Sounds like it's working definitely with the fading and itching subsiding a bit. The real leap forwards are on a monthly basis when the body is supposed to make new skin naturally. The palms and soles are a different psoriasis than eythrodemia, that is palmoplantar psoriasis. I've had it all except guttate! I've not heard of alcoholic hepatitis before, I've been a heavy drinker for 10 years. I'm quitting it now tho, I've got back into work again now so going to make the most of it. Feel like I've been given a chance at life again so going to take it! Keep going pal and good luck.

Hello bud, hope you're well. It's weird isn't it psoriasis how areas can be improving while others seem to get worse! I hope you're still on with your supplements and light therapy? Remember it's early days mate and the key is sticking with it for a few months 👍 I've got my forehead clear right now and has been for 5 days or so. Found some dovabet which is a steroid paraffin based stuff I think. Was hesitant to apply it because its about 3 years old but put it on twice and foreheads been clear since, we'll see. As for the drinking, I drank a litre of Vodka Monday night at home which is par for the course for me over the last 10 years. I'd binge drink once, twice or sometimes 3 times a week over that period.
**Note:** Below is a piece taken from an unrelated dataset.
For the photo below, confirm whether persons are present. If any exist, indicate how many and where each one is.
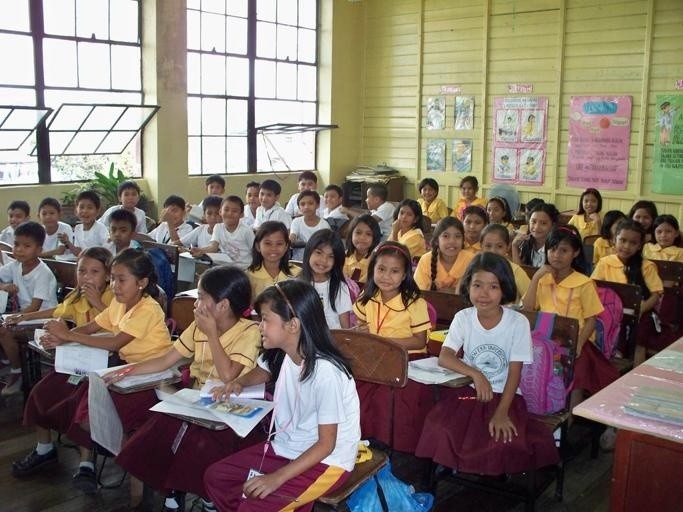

I really want to quit now though mate and I've decided I do need help with it, but in my own way... so I've joined a reddit community: r/alcoholism and reading other people's stories and rants does help. Downloaded a great app for my phone as well yesterday called 'I am sober' where you can track your progress, days sober, money saved etc and see other people on the journey with you at the same stage, I need that motivation. All the drinking, losing friends, family, and 2 girlfriends, losing my business and then all the health stuff on top, most people would have thrown the towel in, and I have to be fair. But I'm going to have a real go now at getting my shit together, life is too short isn't it pal. Keep going with your treatments, you've got this mate!
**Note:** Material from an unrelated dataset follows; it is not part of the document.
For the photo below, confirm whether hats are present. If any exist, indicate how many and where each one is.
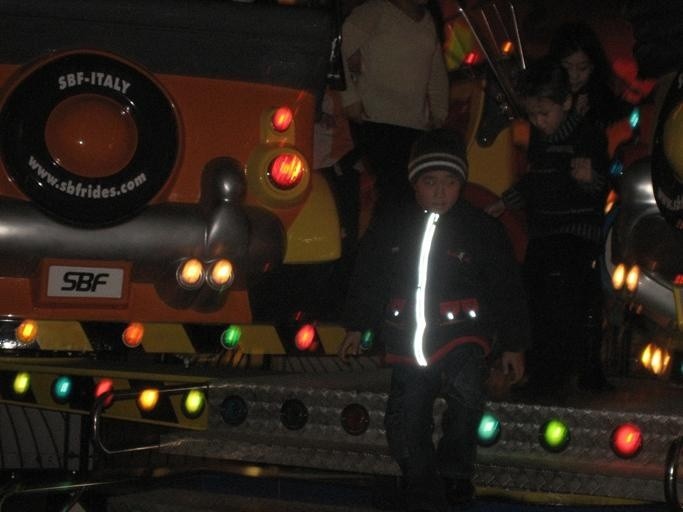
[407,129,467,183]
Great to hear you are making progress 👍 I honestly believe the information about Vitamin D3 is suppressed by the big pharmaceutical industry, I wouldn't be surprised if its them who fund most of the pathetic studies where they have people taking 400-1000iu per day. I don't blame doctors or dermatologists, they can only provide the care they are taught. We've seen the same thing with Covid19, in Spain they introduced high dose vitamin D3 to their citizens and saw a major drop off in cases, serious complications and deaths... but not a peep out of the media about it. I've been sober for 10 days now and things in life are improving, slowly but surely. I even did some repairs on the flat today and did some gardening. Been going for walks to get fit again for when I start running my business again. Thanks for the update, sounds really promising and glad that itching is calming down for you. Keep it up mate.
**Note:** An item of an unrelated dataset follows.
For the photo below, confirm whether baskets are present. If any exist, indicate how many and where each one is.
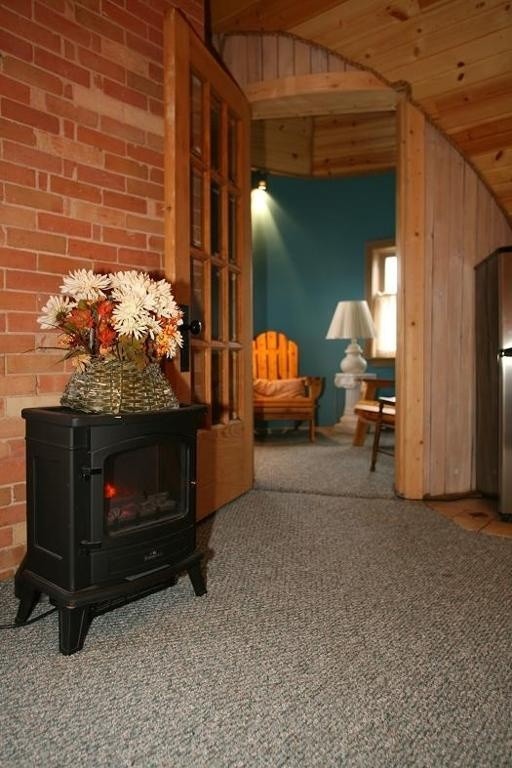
[60,360,178,416]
Northerner21 Good point you make there. Taking Vitamin D3 of 400 - 1000 IU per day - is far too low. Starting point should at least be 1000 IU. Binge or heavy drinking does make people deficient in Vitamins A, B, C & D, Zinc, Magnesium, Potassium, Calcium, Iron, etc..... so supplementing with them is excellent if you are a heavy drinker, regardless. It has been shown that people with psoriasis are chronically low in Vitamin D and Zinc to begin with anyway. I have read some reports where low Vitamin D levels have found to impact negatively with Covid cases. Not much in the mainstream media about it though. I cannot remember exactly (as it was over 10 years ago now), but whilst I was clearing from psoriasis, I think I was taking around 6000 IU daily. Cut that back to 1000 IU maintenance once cleared.